6. The method according to claim 5, characterized in that, Based on the combined force of the piston rod's thrust on the hot plate and the spring force, the distance between the hot plate and the outer wall of the liquid collecting chamber is controlled, and a heat conduction path is formed according to the distance between the hot plate and the outer wall of the liquid collecting chamber to recover and reuse energy, including: When the engine is in a stable operating state and the temperature of the injector is the second temperature, the thrust of the piston rod on the hot plate is determined to be the first thrust. Based on the resultant force of the first thrust and the first elastic force of the spring, the distance between the hot plate and the outer wall of the liquid collection chamber is controlled to be greater than zero. The first elastic force is determined according to the first thrust and includes the initial length of the spring and the first elastic coefficient. When the engine is stopped and the temperature of the injector is at the third or fourth temperature, the thrust of the piston rod on the hot plate is determined to be the second thrust. Based on the resultant force of the second thrust and the second elastic force of the spring, the distance between the hot plate and the outer wall of the liquid collection chamber is controlled to be zero, forming a heat conduction path for energy recovery and reuse. The second elastic force is determined according to the second thrust and includes the initial length of the spring and the second elastic coefficient.

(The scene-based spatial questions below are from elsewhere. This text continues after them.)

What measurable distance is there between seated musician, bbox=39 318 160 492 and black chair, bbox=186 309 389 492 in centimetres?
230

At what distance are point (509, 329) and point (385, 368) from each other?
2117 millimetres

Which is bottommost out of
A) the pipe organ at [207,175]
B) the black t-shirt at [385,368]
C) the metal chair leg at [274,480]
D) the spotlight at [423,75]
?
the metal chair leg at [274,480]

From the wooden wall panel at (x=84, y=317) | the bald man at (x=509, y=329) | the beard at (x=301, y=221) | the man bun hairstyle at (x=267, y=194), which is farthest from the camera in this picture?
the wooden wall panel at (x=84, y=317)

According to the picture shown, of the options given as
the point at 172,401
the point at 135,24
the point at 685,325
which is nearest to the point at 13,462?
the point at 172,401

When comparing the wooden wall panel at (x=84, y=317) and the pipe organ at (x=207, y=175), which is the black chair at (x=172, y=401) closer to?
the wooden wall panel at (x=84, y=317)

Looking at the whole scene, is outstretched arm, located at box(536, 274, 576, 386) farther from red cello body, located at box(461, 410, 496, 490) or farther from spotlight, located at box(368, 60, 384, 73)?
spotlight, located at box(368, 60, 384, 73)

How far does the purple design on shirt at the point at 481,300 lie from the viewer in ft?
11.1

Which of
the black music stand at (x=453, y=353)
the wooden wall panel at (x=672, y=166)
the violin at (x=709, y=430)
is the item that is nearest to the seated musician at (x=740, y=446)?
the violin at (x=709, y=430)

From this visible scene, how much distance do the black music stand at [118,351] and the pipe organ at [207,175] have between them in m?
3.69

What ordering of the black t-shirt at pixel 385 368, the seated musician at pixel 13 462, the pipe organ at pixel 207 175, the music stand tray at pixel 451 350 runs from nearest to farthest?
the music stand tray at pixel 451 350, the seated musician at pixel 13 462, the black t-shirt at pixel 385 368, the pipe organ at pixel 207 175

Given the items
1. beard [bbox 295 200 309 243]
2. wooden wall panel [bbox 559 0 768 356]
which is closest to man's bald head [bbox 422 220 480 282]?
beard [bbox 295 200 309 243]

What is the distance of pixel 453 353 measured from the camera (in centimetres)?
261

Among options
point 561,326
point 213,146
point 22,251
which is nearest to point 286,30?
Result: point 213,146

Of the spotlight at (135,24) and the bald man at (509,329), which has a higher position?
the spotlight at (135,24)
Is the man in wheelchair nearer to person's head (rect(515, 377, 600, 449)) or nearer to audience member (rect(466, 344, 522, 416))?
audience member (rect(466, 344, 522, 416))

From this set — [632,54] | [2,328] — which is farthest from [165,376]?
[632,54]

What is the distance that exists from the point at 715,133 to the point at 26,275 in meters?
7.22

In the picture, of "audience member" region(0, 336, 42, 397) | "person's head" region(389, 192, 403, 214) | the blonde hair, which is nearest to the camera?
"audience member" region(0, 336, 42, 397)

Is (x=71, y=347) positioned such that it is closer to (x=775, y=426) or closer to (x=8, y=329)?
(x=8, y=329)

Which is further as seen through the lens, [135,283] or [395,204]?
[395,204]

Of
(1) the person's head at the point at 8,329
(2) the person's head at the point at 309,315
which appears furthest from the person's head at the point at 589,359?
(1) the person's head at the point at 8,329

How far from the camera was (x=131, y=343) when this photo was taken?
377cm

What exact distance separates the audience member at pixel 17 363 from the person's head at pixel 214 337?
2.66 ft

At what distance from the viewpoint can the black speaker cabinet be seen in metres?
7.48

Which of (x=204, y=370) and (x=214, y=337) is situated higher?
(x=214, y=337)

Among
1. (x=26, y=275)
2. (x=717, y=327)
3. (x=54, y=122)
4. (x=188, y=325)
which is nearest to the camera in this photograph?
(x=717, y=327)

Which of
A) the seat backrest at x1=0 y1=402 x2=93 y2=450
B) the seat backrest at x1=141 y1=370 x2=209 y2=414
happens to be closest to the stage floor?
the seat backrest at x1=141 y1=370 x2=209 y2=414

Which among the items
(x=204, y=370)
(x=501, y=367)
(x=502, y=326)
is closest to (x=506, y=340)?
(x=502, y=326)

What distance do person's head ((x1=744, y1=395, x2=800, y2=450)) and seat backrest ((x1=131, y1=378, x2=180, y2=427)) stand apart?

7. The method according to claim 6, characterized in that, The heat conduction path includes a first path and a second path, wherein the first path is the heat conduction path formed by the hot plate and the injector when the engine is stopped, and the second path is the heat conduction path formed when the distance between the hot plate and the outer wall of the liquid collection chamber is zero.

8. The method according to claim 4, characterized in that, The method further includes: When the engine is restarting from a stopped state, the high-temperature propellant in the liquid collection chamber is delivered to the injector through a capillary tube to preheat the catalytic bed connected to the injector.